-- GIVEN RECORDS start --

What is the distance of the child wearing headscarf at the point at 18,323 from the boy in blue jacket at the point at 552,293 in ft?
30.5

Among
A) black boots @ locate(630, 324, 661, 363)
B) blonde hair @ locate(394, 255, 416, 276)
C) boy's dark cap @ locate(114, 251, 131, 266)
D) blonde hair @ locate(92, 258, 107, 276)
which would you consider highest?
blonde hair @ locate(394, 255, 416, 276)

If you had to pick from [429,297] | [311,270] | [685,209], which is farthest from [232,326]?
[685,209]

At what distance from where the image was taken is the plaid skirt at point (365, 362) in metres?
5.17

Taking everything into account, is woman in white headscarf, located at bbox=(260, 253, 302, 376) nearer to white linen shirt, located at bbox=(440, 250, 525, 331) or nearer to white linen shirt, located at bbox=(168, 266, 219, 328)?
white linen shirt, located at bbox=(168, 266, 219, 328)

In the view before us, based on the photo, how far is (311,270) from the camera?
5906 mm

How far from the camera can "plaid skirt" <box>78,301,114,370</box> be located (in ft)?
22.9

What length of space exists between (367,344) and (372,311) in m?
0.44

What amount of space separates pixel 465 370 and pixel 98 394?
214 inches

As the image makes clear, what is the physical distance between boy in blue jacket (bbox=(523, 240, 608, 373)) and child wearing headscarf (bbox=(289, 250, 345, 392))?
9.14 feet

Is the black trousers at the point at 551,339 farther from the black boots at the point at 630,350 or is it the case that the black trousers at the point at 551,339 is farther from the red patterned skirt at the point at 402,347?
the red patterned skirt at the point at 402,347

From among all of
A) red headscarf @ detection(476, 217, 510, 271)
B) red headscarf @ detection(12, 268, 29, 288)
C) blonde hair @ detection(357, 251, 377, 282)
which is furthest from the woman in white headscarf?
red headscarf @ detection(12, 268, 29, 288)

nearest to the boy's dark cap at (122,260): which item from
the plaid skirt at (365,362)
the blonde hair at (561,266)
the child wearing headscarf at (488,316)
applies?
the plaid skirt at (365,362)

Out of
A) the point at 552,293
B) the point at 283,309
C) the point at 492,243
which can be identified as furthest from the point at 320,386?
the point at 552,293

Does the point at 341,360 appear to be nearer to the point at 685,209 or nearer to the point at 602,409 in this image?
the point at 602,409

-- GIVEN RECORDS end --

REQUEST: Begin with the line that contains "nearest to the" and set down each line exactly until the records above end, including the final line.

SOLVED PROBLEM:
nearest to the boy's dark cap at (122,260): which item from
the plaid skirt at (365,362)
the blonde hair at (561,266)
the child wearing headscarf at (488,316)
applies?
the plaid skirt at (365,362)

Out of
A) the point at 552,293
B) the point at 283,309
C) the point at 492,243
which can be identified as furthest from the point at 320,386?
the point at 552,293

Does the point at 341,360 appear to be nearer to the point at 685,209 or nearer to the point at 602,409 in this image?
the point at 602,409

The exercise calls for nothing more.